_Problem details_: Can you retype the book club reading list below word for word, from its title through the last sentence?

_Text provided_:
Eastside Audubon Book Club’s 2021 Reading List

For members who like to know, below is the list of books being read by EAS' book club so far this year. 

  • January, 2021
    Braiding Sweetgrass by Robin Wall Kimmerer

    As a botanist, Robin Wall Kimmerer has been trained to ask questions of nature with the tools of science. As a member of the Citizen Potawatomi Nation, she embraces the notion that plants and animals are our oldest teachers. In Braiding Sweetgrass, Kimmerer brings these lenses of knowledge together to show that the awakening of a wider ecological consciousness requires the acknowledgment and celebration of our reciprocal relationship with the rest of the living world.

_Dataset content_:
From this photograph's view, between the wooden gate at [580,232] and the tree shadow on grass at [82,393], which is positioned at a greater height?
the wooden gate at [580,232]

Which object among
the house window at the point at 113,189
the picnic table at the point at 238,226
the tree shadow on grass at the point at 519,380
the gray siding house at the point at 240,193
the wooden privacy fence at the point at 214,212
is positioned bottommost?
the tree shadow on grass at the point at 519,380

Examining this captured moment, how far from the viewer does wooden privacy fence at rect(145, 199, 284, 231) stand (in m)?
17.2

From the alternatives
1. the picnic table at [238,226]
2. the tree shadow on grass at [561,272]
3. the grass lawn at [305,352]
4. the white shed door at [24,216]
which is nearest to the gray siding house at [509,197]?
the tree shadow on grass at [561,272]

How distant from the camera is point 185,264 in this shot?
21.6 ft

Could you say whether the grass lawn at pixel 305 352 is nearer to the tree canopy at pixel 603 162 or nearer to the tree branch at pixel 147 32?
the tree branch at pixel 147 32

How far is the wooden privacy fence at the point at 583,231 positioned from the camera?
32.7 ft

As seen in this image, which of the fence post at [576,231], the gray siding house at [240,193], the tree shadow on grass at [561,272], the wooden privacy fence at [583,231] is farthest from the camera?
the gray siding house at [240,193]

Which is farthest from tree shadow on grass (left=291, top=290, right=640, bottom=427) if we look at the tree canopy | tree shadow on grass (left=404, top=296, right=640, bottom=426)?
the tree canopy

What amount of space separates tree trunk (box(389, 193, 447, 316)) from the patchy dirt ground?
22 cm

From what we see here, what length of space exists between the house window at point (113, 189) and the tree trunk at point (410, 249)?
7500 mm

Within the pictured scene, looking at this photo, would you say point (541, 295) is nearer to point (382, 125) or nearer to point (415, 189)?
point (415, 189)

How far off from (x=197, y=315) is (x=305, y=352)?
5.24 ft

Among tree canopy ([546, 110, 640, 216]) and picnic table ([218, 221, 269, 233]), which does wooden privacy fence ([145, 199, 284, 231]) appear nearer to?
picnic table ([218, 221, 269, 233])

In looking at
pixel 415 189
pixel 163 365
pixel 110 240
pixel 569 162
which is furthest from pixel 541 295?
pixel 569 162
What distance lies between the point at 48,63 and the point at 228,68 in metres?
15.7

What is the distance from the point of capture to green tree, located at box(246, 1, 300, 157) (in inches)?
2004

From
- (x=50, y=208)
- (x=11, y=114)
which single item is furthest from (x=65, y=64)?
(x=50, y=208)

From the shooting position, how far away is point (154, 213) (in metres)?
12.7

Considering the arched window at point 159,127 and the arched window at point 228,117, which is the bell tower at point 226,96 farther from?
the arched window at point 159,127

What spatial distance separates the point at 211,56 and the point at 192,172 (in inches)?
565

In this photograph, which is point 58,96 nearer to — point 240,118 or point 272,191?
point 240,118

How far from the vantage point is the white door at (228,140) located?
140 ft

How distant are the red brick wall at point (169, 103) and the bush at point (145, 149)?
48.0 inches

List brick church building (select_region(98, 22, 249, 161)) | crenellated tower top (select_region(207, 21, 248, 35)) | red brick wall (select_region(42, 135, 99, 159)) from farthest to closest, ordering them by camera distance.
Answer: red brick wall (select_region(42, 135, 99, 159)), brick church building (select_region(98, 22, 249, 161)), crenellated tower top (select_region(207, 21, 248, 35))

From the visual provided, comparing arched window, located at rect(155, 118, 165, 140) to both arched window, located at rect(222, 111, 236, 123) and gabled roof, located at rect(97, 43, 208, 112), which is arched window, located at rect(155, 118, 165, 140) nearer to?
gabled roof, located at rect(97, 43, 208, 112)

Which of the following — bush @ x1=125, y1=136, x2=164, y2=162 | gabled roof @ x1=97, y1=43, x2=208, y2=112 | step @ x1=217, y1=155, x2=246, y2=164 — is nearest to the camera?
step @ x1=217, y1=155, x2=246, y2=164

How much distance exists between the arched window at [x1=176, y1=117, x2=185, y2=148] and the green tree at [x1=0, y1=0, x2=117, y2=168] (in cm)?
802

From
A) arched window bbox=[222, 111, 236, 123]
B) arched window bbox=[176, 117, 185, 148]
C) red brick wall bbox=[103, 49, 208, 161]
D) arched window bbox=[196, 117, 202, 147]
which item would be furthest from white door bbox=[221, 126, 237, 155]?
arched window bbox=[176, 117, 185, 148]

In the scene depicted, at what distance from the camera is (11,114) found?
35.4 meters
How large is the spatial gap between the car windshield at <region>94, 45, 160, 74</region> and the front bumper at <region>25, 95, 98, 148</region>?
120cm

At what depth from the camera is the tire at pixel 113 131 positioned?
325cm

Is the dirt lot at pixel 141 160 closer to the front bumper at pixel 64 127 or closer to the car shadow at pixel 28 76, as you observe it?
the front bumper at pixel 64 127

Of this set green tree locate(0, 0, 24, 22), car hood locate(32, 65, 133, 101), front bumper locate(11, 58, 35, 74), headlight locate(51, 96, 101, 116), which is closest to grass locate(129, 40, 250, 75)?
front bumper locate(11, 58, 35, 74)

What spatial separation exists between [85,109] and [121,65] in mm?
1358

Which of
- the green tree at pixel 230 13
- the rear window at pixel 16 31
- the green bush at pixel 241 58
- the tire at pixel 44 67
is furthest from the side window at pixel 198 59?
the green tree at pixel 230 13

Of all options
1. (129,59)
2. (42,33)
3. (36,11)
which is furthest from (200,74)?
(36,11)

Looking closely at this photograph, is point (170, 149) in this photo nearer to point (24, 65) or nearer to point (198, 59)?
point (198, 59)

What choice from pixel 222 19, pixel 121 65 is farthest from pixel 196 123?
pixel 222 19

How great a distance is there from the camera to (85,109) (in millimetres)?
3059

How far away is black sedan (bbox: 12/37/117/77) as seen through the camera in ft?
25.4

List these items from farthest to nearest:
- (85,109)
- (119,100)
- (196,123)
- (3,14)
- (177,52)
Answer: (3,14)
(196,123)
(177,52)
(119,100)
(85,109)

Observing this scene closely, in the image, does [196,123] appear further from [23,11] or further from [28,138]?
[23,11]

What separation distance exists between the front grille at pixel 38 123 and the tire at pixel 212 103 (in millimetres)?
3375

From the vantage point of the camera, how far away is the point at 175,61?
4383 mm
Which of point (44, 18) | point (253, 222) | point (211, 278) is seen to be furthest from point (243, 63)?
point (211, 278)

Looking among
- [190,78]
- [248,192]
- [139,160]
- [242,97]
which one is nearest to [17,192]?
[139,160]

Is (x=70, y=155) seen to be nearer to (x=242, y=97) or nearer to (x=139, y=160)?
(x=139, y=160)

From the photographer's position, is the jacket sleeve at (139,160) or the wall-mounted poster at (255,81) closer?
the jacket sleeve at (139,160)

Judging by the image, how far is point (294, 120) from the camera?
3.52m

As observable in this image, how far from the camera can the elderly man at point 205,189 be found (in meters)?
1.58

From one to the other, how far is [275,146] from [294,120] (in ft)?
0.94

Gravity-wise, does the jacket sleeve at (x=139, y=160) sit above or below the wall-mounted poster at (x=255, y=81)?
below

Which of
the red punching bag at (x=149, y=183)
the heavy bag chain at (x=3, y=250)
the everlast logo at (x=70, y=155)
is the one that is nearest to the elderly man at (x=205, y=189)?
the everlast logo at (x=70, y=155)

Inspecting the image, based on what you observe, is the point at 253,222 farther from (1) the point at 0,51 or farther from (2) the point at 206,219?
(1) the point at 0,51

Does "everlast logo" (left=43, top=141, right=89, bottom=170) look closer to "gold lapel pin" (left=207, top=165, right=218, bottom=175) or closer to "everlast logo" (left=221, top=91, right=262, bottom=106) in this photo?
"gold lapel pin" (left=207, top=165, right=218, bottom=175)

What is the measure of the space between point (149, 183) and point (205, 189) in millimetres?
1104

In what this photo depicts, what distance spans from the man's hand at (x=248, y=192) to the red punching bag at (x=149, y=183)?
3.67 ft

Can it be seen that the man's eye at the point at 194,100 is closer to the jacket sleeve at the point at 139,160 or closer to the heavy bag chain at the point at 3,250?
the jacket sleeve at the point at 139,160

_Answer for the task_:
Eastside Audubon Book Club’s 2021 Reading List

For members who like to know, below is the list of books being read by EAS' book club so far this year. 

  • January, 2021
    Braiding Sweetgrass by Robin Wall Kimmerer

    As a botanist, Robin Wall Kimmerer has been trained to ask questions of nature with the tools of science. As a member of the Citizen Potawatomi Nation, she embraces the notion that plants and animals are our oldest teachers. In Braiding Sweetgrass, Kimmerer brings these lenses of knowledge together to show that the awakening of a wider ecological consciousness requires the acknowledgment and celebration of our reciprocal relationship with the rest of the living world.